Innovation for global health

Our R&D efforts include discovering and developing novel medicines for our company’s flagship global health priorities, as well as other diseases that predominantly affect underserved patients in lower-income countries, while exploring new ways to treat COVID-19, the most urgent public health issue in the world today.


We are collaborating with Molecular Partners to develop ensovibep, a potential new treatment option for COVID-19 that targets the virus using proprietary DARPin technology to neutralize SARS-CoV-2.

The topline results of a Phase II study reported in early 2022 showed that a single intravenous dose of ensovibep reduced viral load through Day Eight, shortened symptom duration, reduced emergency room visits and/or hospitalizations related to COVID-19, and reduced deaths, compared to placebo. In separate studies, it maintained potent in-vitro pan-variant activity against all variants of concern identified so far, including Omicron. Novartis in-licensed ensovibep from Molecular Partners. We will accelerate manufacturing scale-up and plan to seek expedited regulatory authorizations globally.

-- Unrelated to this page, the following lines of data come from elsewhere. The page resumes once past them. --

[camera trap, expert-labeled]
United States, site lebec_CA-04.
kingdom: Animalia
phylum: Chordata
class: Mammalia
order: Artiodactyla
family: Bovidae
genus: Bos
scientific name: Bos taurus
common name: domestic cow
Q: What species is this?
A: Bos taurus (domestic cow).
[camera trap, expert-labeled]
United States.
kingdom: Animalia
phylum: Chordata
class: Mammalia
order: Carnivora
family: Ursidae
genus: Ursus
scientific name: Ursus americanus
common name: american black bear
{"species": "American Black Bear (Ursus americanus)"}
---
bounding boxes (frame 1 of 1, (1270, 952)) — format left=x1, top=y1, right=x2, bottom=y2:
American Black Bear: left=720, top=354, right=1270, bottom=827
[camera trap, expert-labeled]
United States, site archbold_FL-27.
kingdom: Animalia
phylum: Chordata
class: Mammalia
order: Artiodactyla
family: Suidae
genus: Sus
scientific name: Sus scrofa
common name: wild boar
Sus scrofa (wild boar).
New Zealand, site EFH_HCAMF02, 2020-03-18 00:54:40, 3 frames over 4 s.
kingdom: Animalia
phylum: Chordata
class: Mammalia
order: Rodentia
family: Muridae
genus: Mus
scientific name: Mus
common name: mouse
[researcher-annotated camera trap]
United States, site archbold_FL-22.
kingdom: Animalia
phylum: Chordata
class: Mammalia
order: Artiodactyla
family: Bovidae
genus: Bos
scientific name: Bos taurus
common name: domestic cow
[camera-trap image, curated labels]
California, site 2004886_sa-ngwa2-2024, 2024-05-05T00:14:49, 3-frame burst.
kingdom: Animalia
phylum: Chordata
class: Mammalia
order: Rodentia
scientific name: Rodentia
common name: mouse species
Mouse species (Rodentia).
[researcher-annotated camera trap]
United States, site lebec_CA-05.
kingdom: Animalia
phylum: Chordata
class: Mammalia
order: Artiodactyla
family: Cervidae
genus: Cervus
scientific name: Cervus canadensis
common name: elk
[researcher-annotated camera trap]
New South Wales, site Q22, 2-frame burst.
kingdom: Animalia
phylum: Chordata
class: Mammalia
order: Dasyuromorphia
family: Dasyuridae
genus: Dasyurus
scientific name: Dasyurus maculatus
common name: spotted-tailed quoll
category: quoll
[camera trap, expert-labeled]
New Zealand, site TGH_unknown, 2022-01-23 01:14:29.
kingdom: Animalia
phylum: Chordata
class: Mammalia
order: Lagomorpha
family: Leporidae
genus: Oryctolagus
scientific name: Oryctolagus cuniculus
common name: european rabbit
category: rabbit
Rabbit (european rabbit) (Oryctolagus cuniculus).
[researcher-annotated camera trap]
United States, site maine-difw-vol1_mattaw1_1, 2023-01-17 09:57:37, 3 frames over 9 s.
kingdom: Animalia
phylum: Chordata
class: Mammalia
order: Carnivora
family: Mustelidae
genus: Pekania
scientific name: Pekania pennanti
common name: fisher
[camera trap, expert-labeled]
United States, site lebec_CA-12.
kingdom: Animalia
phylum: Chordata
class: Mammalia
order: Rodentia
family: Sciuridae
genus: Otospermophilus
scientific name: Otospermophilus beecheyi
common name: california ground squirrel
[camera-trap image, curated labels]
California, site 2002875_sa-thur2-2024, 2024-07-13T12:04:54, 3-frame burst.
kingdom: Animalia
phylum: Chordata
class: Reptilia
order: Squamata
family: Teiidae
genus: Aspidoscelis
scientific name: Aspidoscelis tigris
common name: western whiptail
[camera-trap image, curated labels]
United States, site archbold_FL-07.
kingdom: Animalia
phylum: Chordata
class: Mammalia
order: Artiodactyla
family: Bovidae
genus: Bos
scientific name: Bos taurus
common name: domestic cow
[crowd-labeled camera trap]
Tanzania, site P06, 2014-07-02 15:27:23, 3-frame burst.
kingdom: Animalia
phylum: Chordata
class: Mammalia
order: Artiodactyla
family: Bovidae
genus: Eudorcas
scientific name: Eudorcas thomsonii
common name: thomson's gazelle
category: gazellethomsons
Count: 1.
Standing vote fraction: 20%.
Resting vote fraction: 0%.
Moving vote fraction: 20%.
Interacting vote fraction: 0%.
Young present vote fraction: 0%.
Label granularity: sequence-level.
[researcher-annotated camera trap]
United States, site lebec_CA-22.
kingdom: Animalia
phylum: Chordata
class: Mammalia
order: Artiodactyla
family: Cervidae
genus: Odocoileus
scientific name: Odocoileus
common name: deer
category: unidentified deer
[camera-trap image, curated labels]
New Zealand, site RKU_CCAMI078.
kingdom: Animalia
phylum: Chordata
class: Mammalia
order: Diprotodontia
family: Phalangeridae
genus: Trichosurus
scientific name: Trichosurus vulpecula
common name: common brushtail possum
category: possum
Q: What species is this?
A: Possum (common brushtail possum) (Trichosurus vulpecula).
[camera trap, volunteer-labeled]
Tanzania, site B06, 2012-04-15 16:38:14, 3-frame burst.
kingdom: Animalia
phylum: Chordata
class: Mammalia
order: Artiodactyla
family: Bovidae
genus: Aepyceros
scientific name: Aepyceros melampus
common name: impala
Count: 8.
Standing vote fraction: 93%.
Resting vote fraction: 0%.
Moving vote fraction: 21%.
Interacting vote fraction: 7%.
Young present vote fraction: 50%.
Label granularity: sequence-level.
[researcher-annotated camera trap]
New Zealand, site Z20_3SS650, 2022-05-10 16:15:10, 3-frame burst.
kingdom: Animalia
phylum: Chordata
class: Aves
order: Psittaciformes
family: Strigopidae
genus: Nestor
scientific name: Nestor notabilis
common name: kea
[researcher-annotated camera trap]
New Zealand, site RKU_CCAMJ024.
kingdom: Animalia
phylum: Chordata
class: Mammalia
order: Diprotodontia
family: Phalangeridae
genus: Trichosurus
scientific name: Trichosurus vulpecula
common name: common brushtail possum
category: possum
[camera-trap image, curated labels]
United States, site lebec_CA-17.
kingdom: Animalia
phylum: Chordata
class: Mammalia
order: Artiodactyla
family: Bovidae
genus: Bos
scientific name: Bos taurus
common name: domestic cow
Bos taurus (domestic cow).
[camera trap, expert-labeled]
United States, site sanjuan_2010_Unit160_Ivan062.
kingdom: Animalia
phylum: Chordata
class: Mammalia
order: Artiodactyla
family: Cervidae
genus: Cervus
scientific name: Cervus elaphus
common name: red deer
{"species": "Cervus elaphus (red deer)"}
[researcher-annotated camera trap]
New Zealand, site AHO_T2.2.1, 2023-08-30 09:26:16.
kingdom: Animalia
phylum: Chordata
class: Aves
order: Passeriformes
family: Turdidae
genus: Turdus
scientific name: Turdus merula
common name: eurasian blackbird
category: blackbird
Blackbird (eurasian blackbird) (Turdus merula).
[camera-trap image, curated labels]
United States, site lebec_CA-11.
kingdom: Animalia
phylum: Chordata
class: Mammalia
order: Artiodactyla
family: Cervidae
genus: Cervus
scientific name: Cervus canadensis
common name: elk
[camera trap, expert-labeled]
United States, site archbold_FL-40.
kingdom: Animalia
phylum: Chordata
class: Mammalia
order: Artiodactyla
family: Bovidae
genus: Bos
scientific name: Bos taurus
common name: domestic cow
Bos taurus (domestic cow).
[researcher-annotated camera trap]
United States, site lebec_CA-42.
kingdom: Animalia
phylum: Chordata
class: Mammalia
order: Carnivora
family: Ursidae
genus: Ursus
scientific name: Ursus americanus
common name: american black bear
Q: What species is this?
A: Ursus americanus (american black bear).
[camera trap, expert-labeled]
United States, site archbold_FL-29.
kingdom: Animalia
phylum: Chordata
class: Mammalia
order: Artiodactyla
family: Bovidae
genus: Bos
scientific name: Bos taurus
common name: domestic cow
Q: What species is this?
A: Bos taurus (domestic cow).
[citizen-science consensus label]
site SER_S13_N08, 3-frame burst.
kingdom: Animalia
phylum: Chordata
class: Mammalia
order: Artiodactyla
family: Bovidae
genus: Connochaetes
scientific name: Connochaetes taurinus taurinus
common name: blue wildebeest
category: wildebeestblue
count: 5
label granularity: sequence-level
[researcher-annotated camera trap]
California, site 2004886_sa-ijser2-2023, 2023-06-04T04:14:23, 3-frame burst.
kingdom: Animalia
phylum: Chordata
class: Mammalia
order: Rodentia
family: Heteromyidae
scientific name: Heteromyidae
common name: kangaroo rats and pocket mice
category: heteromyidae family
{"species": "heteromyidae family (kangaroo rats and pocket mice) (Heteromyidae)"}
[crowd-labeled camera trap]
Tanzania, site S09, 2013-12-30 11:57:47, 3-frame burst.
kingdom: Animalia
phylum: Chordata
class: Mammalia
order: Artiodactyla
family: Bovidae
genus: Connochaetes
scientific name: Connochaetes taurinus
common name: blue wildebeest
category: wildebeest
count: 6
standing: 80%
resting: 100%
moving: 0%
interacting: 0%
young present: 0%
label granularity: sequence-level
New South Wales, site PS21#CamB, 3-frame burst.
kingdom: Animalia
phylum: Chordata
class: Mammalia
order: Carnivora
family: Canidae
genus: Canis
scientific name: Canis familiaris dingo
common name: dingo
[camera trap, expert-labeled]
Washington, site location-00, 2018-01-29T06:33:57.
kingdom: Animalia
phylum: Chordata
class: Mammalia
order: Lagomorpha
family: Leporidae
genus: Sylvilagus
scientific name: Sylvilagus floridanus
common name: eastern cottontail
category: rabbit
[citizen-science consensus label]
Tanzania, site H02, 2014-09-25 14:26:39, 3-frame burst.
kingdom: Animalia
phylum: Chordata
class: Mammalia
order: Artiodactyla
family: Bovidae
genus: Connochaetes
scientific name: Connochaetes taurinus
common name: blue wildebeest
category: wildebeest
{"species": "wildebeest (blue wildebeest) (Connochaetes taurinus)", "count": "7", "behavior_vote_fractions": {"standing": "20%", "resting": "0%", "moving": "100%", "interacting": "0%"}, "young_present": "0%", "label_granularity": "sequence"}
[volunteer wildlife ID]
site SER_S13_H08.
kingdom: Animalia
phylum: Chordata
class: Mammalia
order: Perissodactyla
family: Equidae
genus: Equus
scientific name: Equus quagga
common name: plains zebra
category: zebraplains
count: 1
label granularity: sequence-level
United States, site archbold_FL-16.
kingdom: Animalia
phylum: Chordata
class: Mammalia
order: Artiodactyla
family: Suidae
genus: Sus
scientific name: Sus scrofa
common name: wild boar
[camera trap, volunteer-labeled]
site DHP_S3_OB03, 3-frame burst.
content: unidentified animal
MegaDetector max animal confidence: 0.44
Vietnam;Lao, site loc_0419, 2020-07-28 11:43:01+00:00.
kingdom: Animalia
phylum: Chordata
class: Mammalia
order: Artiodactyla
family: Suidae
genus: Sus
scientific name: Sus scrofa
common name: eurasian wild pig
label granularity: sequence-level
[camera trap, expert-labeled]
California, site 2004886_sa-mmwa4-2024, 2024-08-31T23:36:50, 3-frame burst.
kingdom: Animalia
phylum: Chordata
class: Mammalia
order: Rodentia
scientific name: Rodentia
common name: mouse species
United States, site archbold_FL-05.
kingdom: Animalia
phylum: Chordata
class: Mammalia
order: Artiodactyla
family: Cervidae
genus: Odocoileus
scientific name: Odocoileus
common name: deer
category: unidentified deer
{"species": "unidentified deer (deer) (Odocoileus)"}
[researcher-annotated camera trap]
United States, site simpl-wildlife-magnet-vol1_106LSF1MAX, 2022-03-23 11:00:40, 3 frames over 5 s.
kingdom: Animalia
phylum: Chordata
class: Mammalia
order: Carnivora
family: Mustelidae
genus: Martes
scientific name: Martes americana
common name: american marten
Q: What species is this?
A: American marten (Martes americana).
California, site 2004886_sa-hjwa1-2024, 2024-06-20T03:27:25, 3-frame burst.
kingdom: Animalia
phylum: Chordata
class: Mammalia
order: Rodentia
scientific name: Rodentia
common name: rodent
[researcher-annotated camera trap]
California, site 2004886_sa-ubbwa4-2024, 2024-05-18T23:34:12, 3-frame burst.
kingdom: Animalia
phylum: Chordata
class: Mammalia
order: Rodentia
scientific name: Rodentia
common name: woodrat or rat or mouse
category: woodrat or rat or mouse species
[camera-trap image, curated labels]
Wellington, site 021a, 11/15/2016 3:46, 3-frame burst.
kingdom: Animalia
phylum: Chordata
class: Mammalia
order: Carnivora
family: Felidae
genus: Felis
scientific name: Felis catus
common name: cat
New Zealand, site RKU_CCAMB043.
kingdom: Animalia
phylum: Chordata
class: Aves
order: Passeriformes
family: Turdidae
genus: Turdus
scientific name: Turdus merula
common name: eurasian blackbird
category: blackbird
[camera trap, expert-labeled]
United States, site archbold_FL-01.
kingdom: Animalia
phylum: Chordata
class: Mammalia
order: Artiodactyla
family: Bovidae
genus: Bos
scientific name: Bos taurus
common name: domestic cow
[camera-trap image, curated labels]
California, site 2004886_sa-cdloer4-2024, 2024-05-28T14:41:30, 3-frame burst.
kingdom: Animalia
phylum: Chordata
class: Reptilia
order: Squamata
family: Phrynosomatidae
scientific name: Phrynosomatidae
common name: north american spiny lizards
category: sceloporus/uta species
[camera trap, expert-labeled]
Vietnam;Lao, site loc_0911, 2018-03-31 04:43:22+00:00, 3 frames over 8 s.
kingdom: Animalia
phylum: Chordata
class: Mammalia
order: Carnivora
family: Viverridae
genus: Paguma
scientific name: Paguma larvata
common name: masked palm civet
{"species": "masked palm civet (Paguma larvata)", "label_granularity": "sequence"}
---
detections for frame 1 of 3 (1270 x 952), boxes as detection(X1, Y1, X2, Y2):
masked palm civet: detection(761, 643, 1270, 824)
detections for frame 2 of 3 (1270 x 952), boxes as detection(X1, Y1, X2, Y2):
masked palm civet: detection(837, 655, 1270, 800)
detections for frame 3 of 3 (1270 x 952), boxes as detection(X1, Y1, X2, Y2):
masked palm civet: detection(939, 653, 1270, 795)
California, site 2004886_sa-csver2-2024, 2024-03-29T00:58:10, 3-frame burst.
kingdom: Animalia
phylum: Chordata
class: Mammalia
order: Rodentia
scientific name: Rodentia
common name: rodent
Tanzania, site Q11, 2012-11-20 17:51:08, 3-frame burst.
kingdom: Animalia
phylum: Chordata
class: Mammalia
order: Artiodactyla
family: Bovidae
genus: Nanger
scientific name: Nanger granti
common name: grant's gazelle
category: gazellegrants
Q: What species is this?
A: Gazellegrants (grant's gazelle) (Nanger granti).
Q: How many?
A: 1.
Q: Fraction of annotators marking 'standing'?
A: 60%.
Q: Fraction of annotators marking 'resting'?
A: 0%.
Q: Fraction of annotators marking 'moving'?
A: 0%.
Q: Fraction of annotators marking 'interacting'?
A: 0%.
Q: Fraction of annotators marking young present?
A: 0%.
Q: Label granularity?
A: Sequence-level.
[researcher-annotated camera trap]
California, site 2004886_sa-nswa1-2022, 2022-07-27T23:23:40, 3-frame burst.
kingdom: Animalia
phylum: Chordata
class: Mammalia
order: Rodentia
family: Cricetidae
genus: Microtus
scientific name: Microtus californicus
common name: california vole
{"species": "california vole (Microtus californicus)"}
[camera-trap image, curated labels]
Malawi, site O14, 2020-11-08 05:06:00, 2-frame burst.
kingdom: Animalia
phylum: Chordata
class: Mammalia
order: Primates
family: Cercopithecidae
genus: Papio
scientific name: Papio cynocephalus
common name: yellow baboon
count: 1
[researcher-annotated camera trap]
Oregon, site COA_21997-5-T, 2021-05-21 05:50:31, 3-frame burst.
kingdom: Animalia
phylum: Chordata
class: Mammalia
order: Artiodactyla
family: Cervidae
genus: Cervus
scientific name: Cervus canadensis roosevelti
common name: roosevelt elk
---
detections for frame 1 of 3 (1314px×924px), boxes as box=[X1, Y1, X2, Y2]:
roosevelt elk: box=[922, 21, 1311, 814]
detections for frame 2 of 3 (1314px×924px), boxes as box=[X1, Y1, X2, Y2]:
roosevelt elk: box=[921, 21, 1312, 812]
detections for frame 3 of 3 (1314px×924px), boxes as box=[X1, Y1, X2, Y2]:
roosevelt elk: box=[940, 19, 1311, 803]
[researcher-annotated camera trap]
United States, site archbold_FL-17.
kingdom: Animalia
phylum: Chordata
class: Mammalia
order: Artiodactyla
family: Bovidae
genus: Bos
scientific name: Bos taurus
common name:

Separately, we are working to discover a novel therapy targeting the main protease – an enzyme essential to viral replication across coronaviruses, including SARS-CoV-2. The goal is to develop a therapy that could treat many or all other forms of coronaviruses, potentially addressing future pandemics.


Malaria continues to burden societies across the globe, particularly in Africa, and evidence suggests that cases may rise as a result of climate change. Novartis has taken a multipronged approach to fighting the disease, working with partners such as Medicines for Malaria Venture to research, develop and manufacture a portfolio of essential antimalarial drugs.

In 1999, we introduced our first malaria drug, a highly effective fixed dose of artemisinin-based combination therapy. In 2021, we crossed the 1 billion mark in antimalarial treatments delivered to patients worldwide (please see “Build trust with society” for more information).

For more than 20 years, the Novartis Institute for Tropical Diseases (NITD), part of NIBR, has been at the forefront in the search for novel medicines for malaria and other neglected diseases. Two Novartis compounds for uncomplicated and severe malaria, KAF156 (ganaplacide) and KAE609 (cipargamin), respectively, are in clinical trials in Africa and Asia. These compounds could potentially address resistance to current therapies as well as provide simplified therapeutic regimens. In 2021, a Phase IIb study of KAF156 and its partner medicine, lumefantrine, in adults and children with malaria reported positive results, supporting continued development of the combination treatment.

Neglected tropical diseases

NITD, with funding from the Wellcome Trust, is in the early stages of a discovery program aimed at finding first-in-class curative anti-parasitic therapies for Chagas disease, a serious condition affecting more than 6 million people mainly in Latin America. We are also conducting a Phase IV trial of our heart failure medicine Entresto in patients with chronic Chagas cardiomyopathy. Chagas disease is a tropical parasitic infection but can manifest in the long term as chronic heart failure or other complications, causing disability and even death.

With an estimated 50 000 to 90 000 new cases per year, visceral leishmaniasis is the most serious form of leishmaniasis, causing fever, weight loss, spleen and liver enlargement, and death if left untreated. In 2020, we announced a collaboration with the Drugs for Neglected Diseases initiative (DNDi) to jointly develop LXE408, a first-in-class inhibitor of the kinetoplastid proteasome, for the treatment of visceral leishmaniasis. Within the scope of the agreement, Novartis is responsible for Phase I studies, technical research and development activities, and regulatory interactions. Upon approval, we have committed to distributing the drug on an affordable basis worldwide to maximize access in endemic countries. DNDi will lead Phase II and III clinical development activities, with the first Phase II study scheduled to start in 2022 in India. Additional trials are planned in East Africa, which has the highest burden of visceral leishmaniasis.

Sickle cell disease

Sickle cell disease (SCD) is a hereditary blood condition that afflicts millions around the globe, particularly people of African descent, with sub-Saharan Africa bearing roughly 80% of the disease burden. Our commitment to addressing SCD includes a therapeutic pipeline as well as a holistic approach to diagnose, treat and manage the disease in sub-Saharan Africa.

While the genetic cause of SCD has been known for decades, only recently has medical science gained the tools to potentially mitigate the biological effects of the errant gene that causes the disease. We also are pursuing an ex vivo hematopoietic stem cell program for SCD, using CRISPR gene editing technology licensed from Intellia Therapeutics, and in 2021 we initiated patient dosing. Also in 2021, Novartis announced a pioneering collaboration with the Bill & Melinda Gates Foundation to support the discovery of a single-administration in vivo gene therapy to cure SCD, designed from the start to be practical for use in lower-resourced settings.